▼

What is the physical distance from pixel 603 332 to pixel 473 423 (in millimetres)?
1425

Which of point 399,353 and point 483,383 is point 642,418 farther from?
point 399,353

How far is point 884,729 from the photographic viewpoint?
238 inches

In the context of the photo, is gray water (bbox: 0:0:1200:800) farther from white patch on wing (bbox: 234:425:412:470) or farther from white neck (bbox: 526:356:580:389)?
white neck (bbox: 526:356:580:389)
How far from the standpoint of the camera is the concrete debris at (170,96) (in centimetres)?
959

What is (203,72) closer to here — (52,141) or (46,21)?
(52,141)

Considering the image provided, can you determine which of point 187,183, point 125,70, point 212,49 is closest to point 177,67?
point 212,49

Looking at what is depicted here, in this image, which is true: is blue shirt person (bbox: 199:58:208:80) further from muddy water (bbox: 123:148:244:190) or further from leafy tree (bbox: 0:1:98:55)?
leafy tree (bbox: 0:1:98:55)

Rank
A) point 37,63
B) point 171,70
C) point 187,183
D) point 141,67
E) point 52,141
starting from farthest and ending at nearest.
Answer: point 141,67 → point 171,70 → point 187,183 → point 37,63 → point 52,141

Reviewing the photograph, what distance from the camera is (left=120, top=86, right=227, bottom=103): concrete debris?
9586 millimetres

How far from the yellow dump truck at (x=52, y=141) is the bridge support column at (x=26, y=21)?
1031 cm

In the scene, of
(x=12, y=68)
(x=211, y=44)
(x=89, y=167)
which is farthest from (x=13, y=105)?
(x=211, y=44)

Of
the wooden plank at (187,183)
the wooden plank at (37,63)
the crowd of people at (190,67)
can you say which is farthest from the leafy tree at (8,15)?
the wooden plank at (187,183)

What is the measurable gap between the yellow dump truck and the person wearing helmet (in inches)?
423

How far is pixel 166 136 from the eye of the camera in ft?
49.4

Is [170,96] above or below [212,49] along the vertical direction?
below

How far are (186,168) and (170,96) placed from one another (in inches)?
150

▲

What the task asks => Format every line of the material above as a JSON list of strings, one string per line, with blank lines omitted.

Response to the exercise =>
[
  "What is the physical distance from pixel 603 332 to pixel 473 423 (in millimetres)?",
  "1425",
  "Which of point 399,353 and point 483,383 is point 642,418 farther from?",
  "point 399,353",
  "How far is point 884,729 from the photographic viewpoint?",
  "238 inches",
  "In the context of the photo, is gray water (bbox: 0:0:1200:800) farther from white patch on wing (bbox: 234:425:412:470) or farther from white neck (bbox: 526:356:580:389)?",
  "white neck (bbox: 526:356:580:389)",
  "How far from the standpoint of the camera is the concrete debris at (170,96) (in centimetres)?",
  "959",
  "What is (203,72) closer to here — (52,141) or (46,21)?",
  "(52,141)",
  "Considering the image provided, can you determine which of point 187,183, point 125,70, point 212,49 is closest to point 177,67?",
  "point 212,49",
  "Looking at what is depicted here, in this image, which is true: is blue shirt person (bbox: 199:58:208:80) further from muddy water (bbox: 123:148:244:190) or further from leafy tree (bbox: 0:1:98:55)?",
  "leafy tree (bbox: 0:1:98:55)",
  "Rank",
  "A) point 37,63",
  "B) point 171,70",
  "C) point 187,183",
  "D) point 141,67",
  "E) point 52,141",
  "starting from farthest and ending at nearest.",
  "Answer: point 141,67 → point 171,70 → point 187,183 → point 37,63 → point 52,141",
  "Reviewing the photograph, what distance from the camera is (left=120, top=86, right=227, bottom=103): concrete debris?",
  "9586 millimetres",
  "How far from the yellow dump truck at (x=52, y=141) is the bridge support column at (x=26, y=21)?",
  "1031 cm",
  "In the scene, of",
  "(x=12, y=68)",
  "(x=211, y=44)",
  "(x=89, y=167)",
  "which is farthest from (x=13, y=105)?",
  "(x=211, y=44)",
  "Of",
  "the wooden plank at (187,183)",
  "the wooden plank at (37,63)",
  "the crowd of people at (190,67)",
  "can you say which is farthest from the leafy tree at (8,15)?",
  "the wooden plank at (187,183)",
  "What is the measurable gap between the yellow dump truck and the person wearing helmet (in inches)?",
  "423",
  "How far is pixel 166 136 from the eye of the camera in ft?",
  "49.4",
  "Is [170,96] above or below [212,49] along the vertical direction?",
  "below",
  "How far are (186,168) and (170,96) placed from one another (in inches)?",
  "150"
]